Direction: Turn the rows from the line holding "How much space" through the end of the rows, inclusive, into a Markdown table with columns headed Line No. and Text. Number each line and leave out any blank lines.

Provided records:
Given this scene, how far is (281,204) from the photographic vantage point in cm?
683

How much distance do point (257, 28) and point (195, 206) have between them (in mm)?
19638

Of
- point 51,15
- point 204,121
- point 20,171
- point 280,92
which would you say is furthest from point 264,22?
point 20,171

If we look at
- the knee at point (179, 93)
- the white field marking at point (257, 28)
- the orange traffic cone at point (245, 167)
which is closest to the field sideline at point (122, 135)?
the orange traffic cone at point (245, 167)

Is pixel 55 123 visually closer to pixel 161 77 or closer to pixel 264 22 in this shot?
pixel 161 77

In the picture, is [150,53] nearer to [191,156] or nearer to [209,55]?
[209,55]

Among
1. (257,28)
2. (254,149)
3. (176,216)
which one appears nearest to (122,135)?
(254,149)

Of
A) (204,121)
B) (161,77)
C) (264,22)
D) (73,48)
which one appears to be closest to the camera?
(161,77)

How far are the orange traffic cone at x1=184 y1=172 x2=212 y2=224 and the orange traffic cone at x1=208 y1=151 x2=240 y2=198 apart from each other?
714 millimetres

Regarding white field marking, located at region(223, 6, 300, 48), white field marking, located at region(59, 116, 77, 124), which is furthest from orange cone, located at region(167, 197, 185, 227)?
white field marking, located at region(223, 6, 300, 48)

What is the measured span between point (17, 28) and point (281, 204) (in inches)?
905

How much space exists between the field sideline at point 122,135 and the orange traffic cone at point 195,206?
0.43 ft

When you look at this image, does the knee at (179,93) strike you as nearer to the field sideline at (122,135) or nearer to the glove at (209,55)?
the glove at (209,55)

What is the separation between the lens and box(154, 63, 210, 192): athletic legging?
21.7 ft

Response below:
| Line No. | Text |
|---|---|
| 1 | How much space exists between the field sideline at point 122,135 and the orange traffic cone at point 195,206? |
| 2 | 0.43 ft |
| 3 | When you look at this image, does the knee at (179,93) strike you as nearer to the field sideline at (122,135) or nearer to the glove at (209,55)? |
| 4 | the glove at (209,55) |
| 5 | What is the separation between the lens and box(154, 63, 210, 192): athletic legging? |
| 6 | 21.7 ft |